▶ [AIM OF THE EXERCISE]:
Count the items below that contain the word "Stacked", matching case exactly, and give only the number.

▶ [MATERIAL SUPPLIED]:
----------
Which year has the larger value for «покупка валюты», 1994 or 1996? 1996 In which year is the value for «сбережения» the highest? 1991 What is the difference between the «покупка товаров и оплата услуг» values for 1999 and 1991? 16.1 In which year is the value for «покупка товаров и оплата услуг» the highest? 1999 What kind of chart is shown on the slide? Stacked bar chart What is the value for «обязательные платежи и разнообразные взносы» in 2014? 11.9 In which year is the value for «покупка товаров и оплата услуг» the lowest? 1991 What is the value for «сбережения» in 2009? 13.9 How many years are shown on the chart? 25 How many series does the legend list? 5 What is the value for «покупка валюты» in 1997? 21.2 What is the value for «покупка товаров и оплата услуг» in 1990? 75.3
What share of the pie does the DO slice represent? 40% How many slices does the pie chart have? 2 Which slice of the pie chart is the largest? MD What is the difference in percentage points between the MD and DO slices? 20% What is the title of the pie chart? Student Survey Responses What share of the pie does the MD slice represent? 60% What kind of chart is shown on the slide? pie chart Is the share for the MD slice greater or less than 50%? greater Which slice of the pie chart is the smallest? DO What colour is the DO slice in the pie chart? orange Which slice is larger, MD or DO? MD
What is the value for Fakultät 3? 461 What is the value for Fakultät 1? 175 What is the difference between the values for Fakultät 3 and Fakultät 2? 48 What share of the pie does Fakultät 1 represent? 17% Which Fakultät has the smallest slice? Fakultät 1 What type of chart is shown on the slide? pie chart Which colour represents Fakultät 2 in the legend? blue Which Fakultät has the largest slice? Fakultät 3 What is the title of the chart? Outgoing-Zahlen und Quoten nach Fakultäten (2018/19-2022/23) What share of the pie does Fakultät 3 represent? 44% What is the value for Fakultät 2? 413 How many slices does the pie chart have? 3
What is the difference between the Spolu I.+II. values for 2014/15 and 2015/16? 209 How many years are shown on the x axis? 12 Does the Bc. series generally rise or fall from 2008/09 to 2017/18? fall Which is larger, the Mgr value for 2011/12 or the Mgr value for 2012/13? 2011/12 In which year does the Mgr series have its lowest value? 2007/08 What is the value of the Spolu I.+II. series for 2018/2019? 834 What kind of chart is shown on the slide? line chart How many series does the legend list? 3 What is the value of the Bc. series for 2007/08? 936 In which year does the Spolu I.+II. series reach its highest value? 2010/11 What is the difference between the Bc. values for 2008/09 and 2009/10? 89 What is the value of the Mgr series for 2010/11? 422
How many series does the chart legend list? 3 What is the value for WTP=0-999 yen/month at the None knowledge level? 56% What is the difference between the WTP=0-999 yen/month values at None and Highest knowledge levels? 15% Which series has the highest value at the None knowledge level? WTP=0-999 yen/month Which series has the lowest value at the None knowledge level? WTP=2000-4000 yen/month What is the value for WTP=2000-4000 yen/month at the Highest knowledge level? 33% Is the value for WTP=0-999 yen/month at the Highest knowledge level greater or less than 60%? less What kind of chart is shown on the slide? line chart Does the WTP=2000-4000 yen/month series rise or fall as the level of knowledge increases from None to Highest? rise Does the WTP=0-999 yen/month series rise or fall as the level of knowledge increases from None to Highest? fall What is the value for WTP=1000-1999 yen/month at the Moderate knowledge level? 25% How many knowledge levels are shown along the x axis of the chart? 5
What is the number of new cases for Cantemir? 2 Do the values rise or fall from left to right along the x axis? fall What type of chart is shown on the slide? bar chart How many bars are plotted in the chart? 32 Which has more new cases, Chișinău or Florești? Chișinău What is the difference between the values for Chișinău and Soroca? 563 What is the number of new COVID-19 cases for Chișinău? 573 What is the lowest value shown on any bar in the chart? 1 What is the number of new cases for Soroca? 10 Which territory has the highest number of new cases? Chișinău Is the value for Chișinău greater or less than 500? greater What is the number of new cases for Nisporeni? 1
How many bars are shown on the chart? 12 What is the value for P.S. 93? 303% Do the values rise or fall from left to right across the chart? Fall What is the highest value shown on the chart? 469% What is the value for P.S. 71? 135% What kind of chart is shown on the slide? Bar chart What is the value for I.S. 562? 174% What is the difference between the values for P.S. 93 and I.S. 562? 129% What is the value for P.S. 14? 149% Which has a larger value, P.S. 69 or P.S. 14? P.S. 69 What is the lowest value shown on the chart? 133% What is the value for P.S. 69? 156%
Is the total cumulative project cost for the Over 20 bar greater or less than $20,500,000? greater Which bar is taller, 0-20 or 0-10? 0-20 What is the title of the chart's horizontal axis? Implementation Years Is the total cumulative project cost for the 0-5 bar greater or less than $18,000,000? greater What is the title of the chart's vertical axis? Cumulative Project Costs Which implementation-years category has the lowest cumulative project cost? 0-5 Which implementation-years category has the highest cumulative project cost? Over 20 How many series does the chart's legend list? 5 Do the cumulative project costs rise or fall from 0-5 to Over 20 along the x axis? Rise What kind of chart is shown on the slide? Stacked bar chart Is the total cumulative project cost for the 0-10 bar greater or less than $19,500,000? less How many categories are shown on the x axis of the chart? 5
----------
▶ [OUTPUT FOR THIS EXERCISE]:
2